Slowdown when increasing the number of compute units

Altera_Forum · ‎04-11-2014

Hi,

I've recently started experimenting with increasing the number of compute units for a particular kernel. I've previously had some good results using manual vectorisation to reduce runtime.

However when I increase the number of compute units using __attribute__((num_compute_units(2))), the kernel runtime slows down by ~30%.

If the kernel is bottlenecking on global memory b/w I was expecting performance to at worst remain the same (is this a valid assumption?). However I don't think that it is fully maxing out the global memory bandwidth as increasing the manual vectorisation level further does still improve performance.

I'd therefore be grateful for any assistance on what might be causing this?

Looking at the logic utilisation of both kernels the one that uses the 2 compute units does use more logic: 54% vs 39%.

I also notice that when querying the device the max number of compute units (CL_DEVICE_MAX_COMPUTE_UNITS) is returned as 1. The device in question is a pcie385n_d5 from Nallatech.

Does the max number of compute units refer to the same things as "num_compute_units"? And is there any way to confirm that the compiler is actually creating more compute units?

Could the workgroup size that I am launching the kernel with have an affect on performance. eg is there a minimum size which I should specify for this sort of setup? I'm just wondering is this could affect how the 2 compute units are accessing memory eg causing bank conflicts or similar. Could specifying larger workgroup sizes help?

Many thanks

Altera_Forum · ‎04-11-2014

If a single compute unit was bottlenecked by global memory, by putting two into the hardware the access pattern between the two compute units can reduce the memory efficiency. When you have multiple compute units you end up duplicating load/store units that access memory. SDRAM operates most efficiently when accessed sequentially so if you have two compute units accessing different regions of memory then a less sequential memory access pattern will be the result. Vectorizing the kernel may improve performance simply because narrow accesses will become coalesced

I have not queried the FPGA to determine things like the maximum number of compute units so I'm not sure if returning a 1 is the excepted behavior when you instruct the compiler to create 2. There is no minimum workgroup size but if you don't launch the hardware with large number of work-items you may run into performance issues (hard to tell without seeing the kernel). The maximum work-group size by default is 256 so if you have a different maximum size (or a fixed size) there are attributes that you can set for those.

Instead of manually vectorizing the kernel have you tried to use the num_simd_work_items attribute? It vectorizes the kernel for you instead of you having to manually change all your data to vector types. There will still be cases where manual vectorization is ideal but when you are prototyping I recommend giving it a shot since you can change the vector size quickly using it.

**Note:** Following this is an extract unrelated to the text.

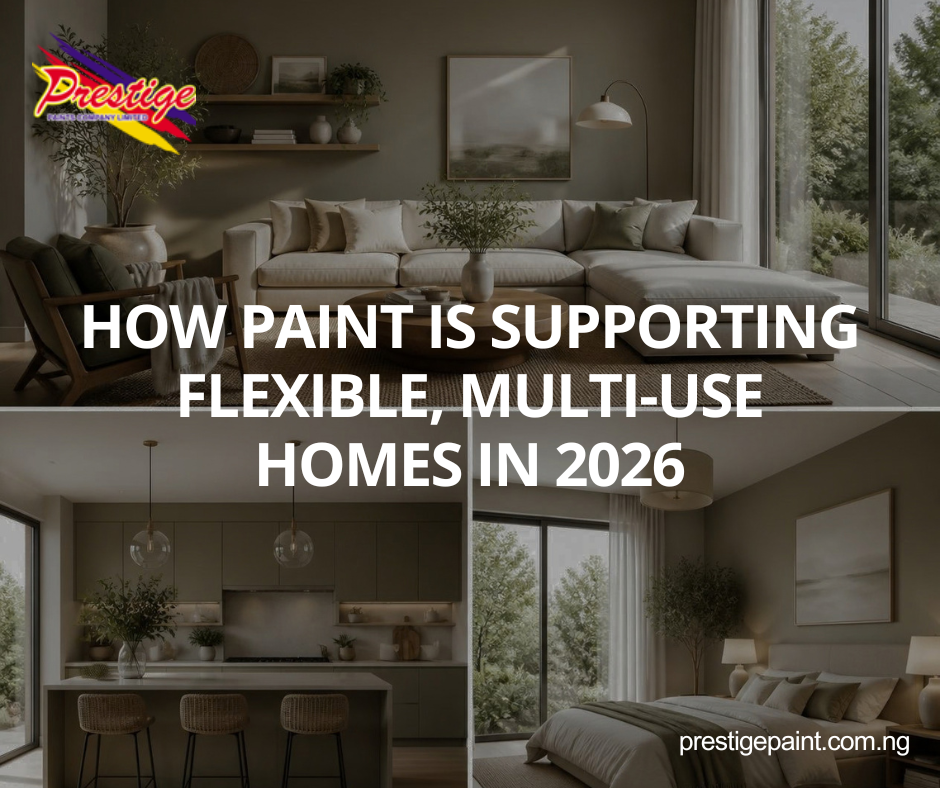 paint flexible multi use homes 2026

Altera_Forum · ‎04-13-2014

Hi, for the 2 compute units, the global work item size to local work item size ratio should be 8, or larger, for example, 1024/128.

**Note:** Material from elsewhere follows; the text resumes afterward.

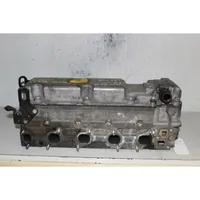 Opel Vectra C Engine head 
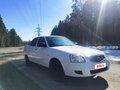 2017 Lada (ВАЗ) Priora I Рестайлинг, белый, 460000 рублей - вид 2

Altera_Forum · ‎04-17-2014

Hi wzk6_3_8, badomen,

many thanks for the feedback.

wzk6_3_8, could you possibly clarify why this is the case?

Altera_Forum · ‎04-18-2014

There is no general rule of thumb of global to local size.

My recommendation for you is to evaluate how to reduce your global memory bandwidth requirements as well as determine if the access pattern to global memory is efficient. For example if you load the same data from global memory multiple times attempt to store that data to local memory first so that you can re-use it onchip where there is more memory bandwidth. If your kernel doesn't access global memory sequentially that can also cause performance problems. For example this would be a good access pattern:

data = some_global_location [get_global_id(0)];

This would be a bad access pattern from a bandwidth perspective:

data = some_global_location [some_variable % 5];

Altera_Forum · ‎04-25-2014

--- Quote Start ---

Hi wzk6_3_8, badomen,

many thanks for the feedback.

wzk6_3_8, could you possibly clarify why this is the case?

--- Quote End ---

The first compute unit will be dispatched 4 work groups, then the second compute unit has the chance to get work group.

Altera_Forum · ‎04-25-2014

The scheduler dispatches on workgroup units and it's based on compute unit availablity. The ordering of the scheduling to each compute unit is not easily predicable for users so I wouldn't count on any ordering. Expect the scheduler to do a good job keeping the compute units fed with work.

Altera_Forum · ‎05-08-2014

We can modify the IP file about the dispatch module to achieve relatively fair schedule.

--- Quote Start ---

The scheduler dispatches on workgroup units and it's based on compute unit availablity. The ordering of the scheduling to each compute unit is not easily predicable for users so I wouldn't count on any ordering. Expect the scheduler to do a good job keeping the compute units fed with work.

--- Quote End ---

Altera_Forum · ‎05-08-2014

Keep in mind if you modify the output files generated by the OpenCL kernel compiler you are on your own since you may end up breaking the functionality of the kernel. This is no different than hacking up the RTL for any IP core so if functionality breaks as a result and you require support from Altera you will probably be asked to revert back to a flow that is supported.